ProductBench: LLM Benchmark for Product Knowledge

ProductBench is a benchmark designed to evaluate the product knowledge of Large Language Models (LLMs). It consists of two main tasks:

Label Augmentation: The LLM is given a condensed or ambiguous product label and must output a clear, human-readable label.
Product Re-ranking: The LLM is given a search query and a list of potential product matches, and it must re-rank the products from most to least relevant.

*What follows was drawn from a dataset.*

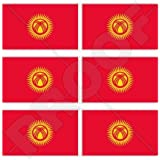 "KYRGYZSTAN Flag KYRGYZ 40mm (1,6"") Mobile Cell Phone Vinyl Mini Stickers, Decals x6"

The project also includes a web-based UI with a leaderboard to visualize the results and a price-to-performance graph.

Methodology

The goal of this benchmark is to estimate which model would be the most relevant for a product RAG system like a recommendation system, and measure both domain specific language as well as the ability to understand noisy labels (corrupted text, with brands...).

The models currently evaluated are mostly non-thinking ones because they are the one where the latency is the smallest.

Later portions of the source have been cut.